Mit Urteil vom 14. Oktober 2014 hat das Sozialgericht Halle die Klage abgewiesen: Mit Ausnahme der Heizkosten habe der Beklagte
alle Aufwendungen der Klägerin für ihr Eigenheim anerkannt. Zu höheren Leistungen wegen der Heizkosten sei der Beklagte nicht
zu verurteilen. Die den monatlichen Betrag von 69,17 EUR übersteigenden Heizkosten seien unangemessen. Zwar sei bei der Klägerin
eine Einzelfallbetrachtung geboten. Die Abschläge von monatlich 99 EUR indizierten aber unangemessene Heizkosten, was die
Klägerin nicht habe widerlegen können. Ausreichend sei eine Wohnfläche von 50 qm. Bei Heranziehung des 2010 veröffentlichen
Heizspiegels des B. aus dem Jahr 2009 ergebe sich ein Höchstwert von 16,60 qm. Multipliziert mit 50 qm errechne sich ein Jahreswert
von 830 EUR, was einem Monatsbetrag von 69,17 EUR entspreche. Die darüber hinausgehenden Kosten seien unangemessen. Die Klägerin
habe keine personenbezogenen Gründe für höhere Heizkosten angegeben, sondern nur bauliche Gründe benannt. Solche Gründe seien
aber bereits dadurch berücksichtigt, dass auf den Wert für "extrem hohe Heizkosten" nach dem Heizspiegel abgestellt werde.

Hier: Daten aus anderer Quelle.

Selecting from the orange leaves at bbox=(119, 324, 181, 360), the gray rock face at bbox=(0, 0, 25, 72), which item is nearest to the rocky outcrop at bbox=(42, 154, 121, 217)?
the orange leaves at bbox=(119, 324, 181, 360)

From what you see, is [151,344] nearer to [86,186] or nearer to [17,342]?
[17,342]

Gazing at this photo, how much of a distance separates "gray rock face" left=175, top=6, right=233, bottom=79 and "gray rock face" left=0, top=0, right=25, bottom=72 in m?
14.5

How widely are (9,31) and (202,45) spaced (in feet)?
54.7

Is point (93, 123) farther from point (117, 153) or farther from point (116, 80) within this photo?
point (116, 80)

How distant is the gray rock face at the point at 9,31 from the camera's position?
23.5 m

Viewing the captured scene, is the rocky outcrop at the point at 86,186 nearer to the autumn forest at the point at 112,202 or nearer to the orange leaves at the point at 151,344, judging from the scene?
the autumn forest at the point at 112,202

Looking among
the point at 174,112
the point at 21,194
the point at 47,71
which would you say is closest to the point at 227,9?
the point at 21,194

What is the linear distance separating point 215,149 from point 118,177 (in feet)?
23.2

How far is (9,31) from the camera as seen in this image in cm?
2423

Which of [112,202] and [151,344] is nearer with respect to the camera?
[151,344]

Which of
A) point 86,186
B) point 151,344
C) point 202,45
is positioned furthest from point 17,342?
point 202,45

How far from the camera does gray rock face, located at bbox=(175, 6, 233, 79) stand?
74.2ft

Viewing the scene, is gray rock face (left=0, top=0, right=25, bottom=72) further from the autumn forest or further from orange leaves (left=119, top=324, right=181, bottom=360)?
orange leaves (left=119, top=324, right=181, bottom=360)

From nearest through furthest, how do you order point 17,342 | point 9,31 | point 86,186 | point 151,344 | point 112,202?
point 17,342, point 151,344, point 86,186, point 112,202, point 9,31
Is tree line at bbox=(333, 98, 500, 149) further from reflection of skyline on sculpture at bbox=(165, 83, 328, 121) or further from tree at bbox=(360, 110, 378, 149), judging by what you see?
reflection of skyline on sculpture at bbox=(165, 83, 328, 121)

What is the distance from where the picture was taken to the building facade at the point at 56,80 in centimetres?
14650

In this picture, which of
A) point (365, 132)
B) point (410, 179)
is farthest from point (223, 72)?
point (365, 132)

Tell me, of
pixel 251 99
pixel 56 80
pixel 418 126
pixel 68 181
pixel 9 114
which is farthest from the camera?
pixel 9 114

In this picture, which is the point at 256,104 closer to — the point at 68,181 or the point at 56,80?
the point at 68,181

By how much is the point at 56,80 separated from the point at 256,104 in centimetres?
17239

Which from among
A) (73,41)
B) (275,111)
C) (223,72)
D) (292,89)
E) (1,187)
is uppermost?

Die tatsächlichen Heizkosten seien auch nicht für eine Übergangszeit von sechs Monaten zu übernehmen. Es könne zunächst offen
gelassen werden, ob der Klägerin eine Senkung der Heizkosten möglich oder zumutbar gewesen sei. Sie sei bereits mit Schreiben
vom 9. April 2009 auf die Unangemessenheit ihrer Heizkosten hingewiesen worden. Damit sei die Sechs-Monats-Frist im verfahrensgegenständlichen
Zeitraum bereits abgelaufen. Im Übrigen habe die Klägerin zu ihren Kostensenkungsmaßnahmen allein ausgeführt, sich um sparsames
Heizen bemüht zu haben. Einen Wohnungswechsel habe sie nicht in Betracht gezogen. Dieser sei ihr in Anbetracht der deutlich
überhöhten Heizkosten aber zumutbar gewesen. Das gelte auch bei einem Renteneintritt der Klägerin im Jahr 2015. Insgesamt
habe sie im verfahrensgegenständlichen Zeitraum 415,02 EUR Heizkosten und 881,01 EUR Kosten für die Unterkunft erhalten. Das
entspreche einem Monatsbetrag von 216,01 EUR. Für vier Jahre belaufe sich der Gesamtbetrag auf 10.368,48 EUR. Demgegenüber
hätte der Beklagte bei einem Umzug in eine Mietwohnung nach dem Wohngeldgesetz (zuzüglich Sicherheitszuschlag) monatlich 338,80 EUR Unterkunftskosten und 69,17 EUR Heizkosten übernehmen müssen. Das seien
insgesamt 19.582,56 EUR. Hinzuzurechnen seien die Umzugskosten für einen - aufgrund der Kürzung der Aufwendungen für Unterkunft
und Heizung in der Leistungsberechnung - erforderlichen Umzug. Diesen Kosten stünden zunächst die Vier-Jahres-Kosten bei Beibehaltung
der Unterkunft von 10.368,48 EUR gegenüber. Hinzuzuaddieren seien die im Jahr 2011 gewährten 2.610 EUR für den Austausch der
Therme. Zwar ergäbe sich dann noch immer eine Differenz von 6.604,08 EUR. Aber die Kammer sei überzeugt, dass die Klägerin
prognostisch in dem Vier-Jahres-Zeitraum ab 2010 das Einfamilienhaus jedenfalls zu einem Preis (mehr als 16.500 EUR) habe
verwerten können, der derart erheblich über diesem Differenzbetrag liege, dass auch unter Berücksichtigung der Vermögensfreibeträge
ein Anspruch auf Leistungen nach dem SGB II entfiele. Damit koste der Umzug der Klägerin im Ergebnis den Beklagten und den Steuerzahler weniger als ein Verbleib der
Klägerin in der Unterkunft unter Berücksichtigung der vollen Aufwendungen.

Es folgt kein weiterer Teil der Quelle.